Ianto nodded. "I know it's not the Weevil's fault or anything, but I'm kind of sick of only getting the big bad scary ones, you know?" He wasn't sure that was exactly a logical segue from where the conversation had been, but even though he felt mostly better, his head still felt muzzy and thick.
Jack pulled Ianto over to rest his head on his lap and began to gently rub his back through his t-shirt. "I guess the good news is, we aren't getting too many critters who really can't take care of themselves. I mean, if one of those guys ended up here? What chance would it stand? Even if we got to it first, the best we could do with it is make it comfortable in the vaults. We can't exactly book it a ticket home."
"Fair point," Ianto muttered through a yawn. He snuggled into Jack's lap, still feeling a bit stunned by Jack's attentiveness and concern.
"Go back to sleep," Jack whispered as he settled the blankets more securely around Ianto's shoulders. "Owen said he'd pick up some food that would be easy on your stomach before he goes home. But he thinks you'll sleep more or less through the night."
Ianto nodded. "You don't have to stay," he said, much more because he thought he was supposed to than because he wanted Jack to go. It had been so very, very long since someone had snuggled him and doted over him while he'd been sick.
"I know I don't have to," Jack told him. "I want to. So unless I'm bugging you, get comfortable."
Ianto twisted and wiggled a bit, 'accidentally' rubbing his eyes against the fabric of Jack's trousers, neatly wiping away the tears of both gratitude and fatigue. "You're not bothering me," Ianto said drowsily, knowing that it was a lame answer. He made a mental note to try to find a way to tell Jack how much this all meant to him. There wasn't enough good coffee in the world, he knew. He'd have to put in some serious thought… when his head was considerably clearer. He wondered if Jack noticed the smile that he just couldn't repress as he settled against Jack's leg, Jack's hand in his hair, as his eyes closed again.
Jack laughed quietly petting Ianto's hair. "You still look like hell. Get some more sleep."

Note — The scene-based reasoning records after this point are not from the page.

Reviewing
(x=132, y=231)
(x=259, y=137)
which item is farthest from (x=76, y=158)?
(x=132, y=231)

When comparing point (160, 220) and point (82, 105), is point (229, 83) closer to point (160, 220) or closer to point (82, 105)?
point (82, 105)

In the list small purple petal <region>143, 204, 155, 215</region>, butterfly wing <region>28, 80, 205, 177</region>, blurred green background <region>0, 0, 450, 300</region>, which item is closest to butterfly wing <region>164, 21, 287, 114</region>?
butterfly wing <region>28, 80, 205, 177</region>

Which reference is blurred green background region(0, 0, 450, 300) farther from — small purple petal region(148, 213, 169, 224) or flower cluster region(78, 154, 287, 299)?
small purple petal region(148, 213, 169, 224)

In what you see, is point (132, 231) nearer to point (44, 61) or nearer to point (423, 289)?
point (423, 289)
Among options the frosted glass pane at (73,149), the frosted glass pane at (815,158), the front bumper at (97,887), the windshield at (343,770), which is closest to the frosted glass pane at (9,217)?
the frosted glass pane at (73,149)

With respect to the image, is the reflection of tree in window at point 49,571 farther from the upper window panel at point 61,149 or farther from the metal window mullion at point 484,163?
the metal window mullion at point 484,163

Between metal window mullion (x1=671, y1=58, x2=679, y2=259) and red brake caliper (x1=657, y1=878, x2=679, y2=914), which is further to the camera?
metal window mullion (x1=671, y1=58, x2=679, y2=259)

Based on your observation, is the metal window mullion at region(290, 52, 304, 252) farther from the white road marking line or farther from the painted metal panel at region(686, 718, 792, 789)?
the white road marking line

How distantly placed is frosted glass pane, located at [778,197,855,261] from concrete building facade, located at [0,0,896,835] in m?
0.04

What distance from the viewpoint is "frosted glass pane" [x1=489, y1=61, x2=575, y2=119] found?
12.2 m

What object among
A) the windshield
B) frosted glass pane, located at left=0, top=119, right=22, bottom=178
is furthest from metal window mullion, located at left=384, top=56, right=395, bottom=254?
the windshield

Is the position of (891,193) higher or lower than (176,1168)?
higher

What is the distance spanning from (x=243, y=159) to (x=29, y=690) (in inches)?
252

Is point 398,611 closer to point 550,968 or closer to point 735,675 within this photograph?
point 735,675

Ianto giggled as the movie – one he'd seen dozens of times since his childhood – bubbled up through his foggy brain. "When nine-hundred years old you reach, look as good, you will not," he quoted.
"Hey there!" Jack said sharply, "One of my best friends is nine-hundred years old. And he looks damn good. Ears are a bit big, but other than that…" Ianto could feel him shrug.
"You'll be nine-hundred some day," Ianto pointed out.
"Yeah, and with my luck I'll end up looking like a little green troll, too."
Ianto snorted, "I'd still sleep with you," he said before being forced to give into a jaw-cracking yawn.
"Speaking of sleep," Jack said, taking Ianto's hand and placing a gentle kiss on the back of his knuckles, you should be doing exactly that.
Ianto sighed and stretched, fever-cramped muscles making him wince. "I suppose." He really was feeling better now. His stomach was calm and his head was foggy but painless. He reflected on how completely melodramatically he'd handled the whole day. He felt a blush spread across his cheeks. "I really am okay now, Jack. Just tired. You don't have to stay."
Jack thumped him on the head with his fingertips. "We had this discussion. Now go to sleep," Jack ordered more stearnly.
Ianto decided that at that point, discretion – not to mention getting what he wanted after all – was the better part of valor, so he snuggled into Jack's lap one more time before letting himself drift off to the tunes of the Ewok celebration song on the telly. He had a pretty good idea how they felt right then.